## START INFORMATION SHOWN
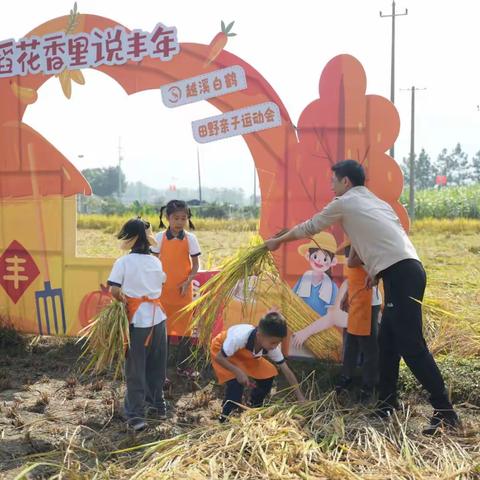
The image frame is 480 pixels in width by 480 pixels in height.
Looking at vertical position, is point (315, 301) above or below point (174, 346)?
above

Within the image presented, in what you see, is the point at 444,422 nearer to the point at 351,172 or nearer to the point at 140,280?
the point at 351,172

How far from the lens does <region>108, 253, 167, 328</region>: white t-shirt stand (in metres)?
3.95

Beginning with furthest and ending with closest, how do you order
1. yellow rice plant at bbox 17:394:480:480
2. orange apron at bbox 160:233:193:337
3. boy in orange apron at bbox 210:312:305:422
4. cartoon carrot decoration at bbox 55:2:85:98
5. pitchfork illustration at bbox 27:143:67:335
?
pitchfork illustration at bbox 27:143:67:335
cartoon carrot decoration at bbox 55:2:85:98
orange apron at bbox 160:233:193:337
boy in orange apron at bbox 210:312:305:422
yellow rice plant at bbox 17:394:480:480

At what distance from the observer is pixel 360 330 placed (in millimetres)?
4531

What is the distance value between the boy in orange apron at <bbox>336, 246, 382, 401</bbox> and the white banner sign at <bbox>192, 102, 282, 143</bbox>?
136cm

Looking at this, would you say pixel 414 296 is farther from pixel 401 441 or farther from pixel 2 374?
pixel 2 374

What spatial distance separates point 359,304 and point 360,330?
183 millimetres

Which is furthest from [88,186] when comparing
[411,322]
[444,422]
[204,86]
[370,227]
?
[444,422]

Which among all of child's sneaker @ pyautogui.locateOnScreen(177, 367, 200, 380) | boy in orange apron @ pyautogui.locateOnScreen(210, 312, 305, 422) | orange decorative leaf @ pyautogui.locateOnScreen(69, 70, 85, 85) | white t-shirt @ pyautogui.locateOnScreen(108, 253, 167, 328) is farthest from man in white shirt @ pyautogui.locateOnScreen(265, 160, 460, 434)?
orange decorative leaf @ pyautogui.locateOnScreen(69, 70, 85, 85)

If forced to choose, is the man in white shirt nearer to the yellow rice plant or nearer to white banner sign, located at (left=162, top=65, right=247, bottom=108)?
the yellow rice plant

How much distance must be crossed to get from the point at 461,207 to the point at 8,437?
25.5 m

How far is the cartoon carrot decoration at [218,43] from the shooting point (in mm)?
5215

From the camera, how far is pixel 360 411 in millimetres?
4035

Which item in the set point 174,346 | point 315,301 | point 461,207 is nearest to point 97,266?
## END INFORMATION SHOWN
● SET TASK: Return each line in the rows above that contains the string "Which". Case counts.

● CORRECT RESULT:
Which is furthest from [88,186] when comparing
Which among all of child's sneaker @ pyautogui.locateOnScreen(177, 367, 200, 380) | boy in orange apron @ pyautogui.locateOnScreen(210, 312, 305, 422) | orange decorative leaf @ pyautogui.locateOnScreen(69, 70, 85, 85) | white t-shirt @ pyautogui.locateOnScreen(108, 253, 167, 328) is farthest from man in white shirt @ pyautogui.locateOnScreen(265, 160, 460, 434)?
Which item in the set point 174,346 | point 315,301 | point 461,207 is nearest to point 97,266?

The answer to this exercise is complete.